Şimdi metne gelince, kilise önderleri nasıl olsun? Aslında buradaki liste hepimizle ilgili. Hepimiz ihtiyar olmayacağız; ama hepimiz burada tarif edilen kişiye benzeyelim. Bu bütün Mesih öğrencileri için ortak bir nitelik listesidir. Hepimiz böyle olmaya heveslenelim.
Kendini yönetebilir, ailesini yönetebilir, kiliseyi yönetebilir.
28 Ağustos 1963'te Martin Luther King şu ölümsüz sözleri dile getirdi.
Benim bir hayalim var; günün birinde dört ufak çocuğum, tenlerinin rengine göre değil, karakterlerine göre yargılanan bir ülkede yaşayabilsinler.
Dik başlı, tez öfkelenen, şarap düşkünü, zorba, haksız kazanç peşinde koşan biri olmamalı.
Tersine, konuksever, iyiliksever, sağduyulu, adil, pak, kendini denetleyebilen biri olmalı.
Bir kilise önderinin ilk sorumluluğu bütün Hıristiyanlar’da da olduğu gibi, kendine hakim olmaktır.
Kendini denetleyemeyen kişi Yıkılmış sursuz kent gibidir.
Öz 25:28
Amerika eski başbakanı Truman'a göre;
Meşhur adamların hayat hikayelerini okuduğumda, kazandıkları ilk zaferin hep kendileri üzerinde olduğunu fark ettim. İlk zaferleri özdenetimdi.
Tek karılı biri olsun.
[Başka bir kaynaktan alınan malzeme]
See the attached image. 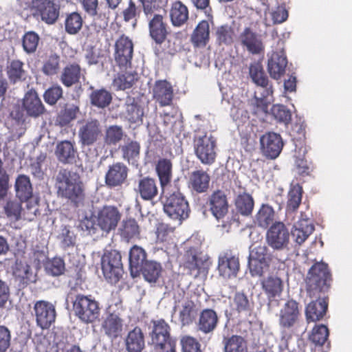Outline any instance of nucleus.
I'll return each mask as SVG.
<instances>
[{
  "instance_id": "1",
  "label": "nucleus",
  "mask_w": 352,
  "mask_h": 352,
  "mask_svg": "<svg viewBox=\"0 0 352 352\" xmlns=\"http://www.w3.org/2000/svg\"><path fill=\"white\" fill-rule=\"evenodd\" d=\"M120 219L121 213L117 207L106 205L96 210L94 214L85 215L80 227L89 234H95L98 228L108 234L116 229Z\"/></svg>"
},
{
  "instance_id": "2",
  "label": "nucleus",
  "mask_w": 352,
  "mask_h": 352,
  "mask_svg": "<svg viewBox=\"0 0 352 352\" xmlns=\"http://www.w3.org/2000/svg\"><path fill=\"white\" fill-rule=\"evenodd\" d=\"M249 76L256 85L254 99L252 100V104L255 107V113H266L269 104L272 102L273 90L260 63L254 62L250 65Z\"/></svg>"
},
{
  "instance_id": "3",
  "label": "nucleus",
  "mask_w": 352,
  "mask_h": 352,
  "mask_svg": "<svg viewBox=\"0 0 352 352\" xmlns=\"http://www.w3.org/2000/svg\"><path fill=\"white\" fill-rule=\"evenodd\" d=\"M58 196L78 205L84 199V190L80 175L67 169H61L56 177Z\"/></svg>"
},
{
  "instance_id": "4",
  "label": "nucleus",
  "mask_w": 352,
  "mask_h": 352,
  "mask_svg": "<svg viewBox=\"0 0 352 352\" xmlns=\"http://www.w3.org/2000/svg\"><path fill=\"white\" fill-rule=\"evenodd\" d=\"M72 308L74 315L85 324L92 323L100 316L99 302L91 296L76 295Z\"/></svg>"
},
{
  "instance_id": "5",
  "label": "nucleus",
  "mask_w": 352,
  "mask_h": 352,
  "mask_svg": "<svg viewBox=\"0 0 352 352\" xmlns=\"http://www.w3.org/2000/svg\"><path fill=\"white\" fill-rule=\"evenodd\" d=\"M164 210L170 218L179 222L188 218L190 212L188 201L179 191L166 197L164 201Z\"/></svg>"
},
{
  "instance_id": "6",
  "label": "nucleus",
  "mask_w": 352,
  "mask_h": 352,
  "mask_svg": "<svg viewBox=\"0 0 352 352\" xmlns=\"http://www.w3.org/2000/svg\"><path fill=\"white\" fill-rule=\"evenodd\" d=\"M216 138L210 133L198 134L194 139L195 153L204 164H212L216 158Z\"/></svg>"
},
{
  "instance_id": "7",
  "label": "nucleus",
  "mask_w": 352,
  "mask_h": 352,
  "mask_svg": "<svg viewBox=\"0 0 352 352\" xmlns=\"http://www.w3.org/2000/svg\"><path fill=\"white\" fill-rule=\"evenodd\" d=\"M331 280L327 265L323 262L316 263L309 270L307 286L309 292H322L329 287Z\"/></svg>"
},
{
  "instance_id": "8",
  "label": "nucleus",
  "mask_w": 352,
  "mask_h": 352,
  "mask_svg": "<svg viewBox=\"0 0 352 352\" xmlns=\"http://www.w3.org/2000/svg\"><path fill=\"white\" fill-rule=\"evenodd\" d=\"M121 258L120 253L116 250H106L101 258L102 273L111 283H117L122 276Z\"/></svg>"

Çocukları imanlı olmalı, sefahatle suçlanan ya da asi çocuklar olmamalı.
Buradaki mantık şudur: Küçük evine hakim olamazsan, büyük eve (kiliseye) hakim olamayacaksın.
Kendi aileni düzene sokamazsan, kiliseyi de yönetemeyeceksin.
Evliliğin ne kadar düzgün olmalı? Bunu söylemiyor . Çocukların ne kadar imanlı olmalı? Söylemiyor. Önemli olan prensip şudur: Aile, önderliğin talim alanıdır, antrenman sahasıdır. Önderliği önce evde öğreniriz.
Peki, bir ihtiyarın evli olması şart mı? Hayır; ama evliyse, çocukları varsa, kilisedeki insanlarla ilgilendirmek için daha hazırdır. Daha deneyim kazanmıştır.
Hem başkalarını sağlam öğretiyle yüreklendirmek, hem de karşı çıkanları ikna edebilmek için imanlılara öğretilen güvenilir söze sımsıkı sarılmalı.
Tit 1:9
Ne kadar bilgi lazım?
Yeterince! İyi bir vaiz mi olmalı? Gerekli değil.
İlahiyat mı okumalı? Onu da kitapta görmüyorum.
Yeterince sağlam doktrine sahip olmalı. Bu kadar!
Hatırlayalım; Girit'teki kiliseler çok yeniydiler, imanlıların hepsi yeniydi.
Önderler Tanrı'nın sözünü sevmeli, hayatlarına uygulamalı, güvenilir söze sımsıkı sarılmalı, sadece kendileri için ve aileleri için değil, Tanrı'nın halkını gütmek için yeteri kadar şey bilmeli ve her zaman öğrenmeli. Öyle yani!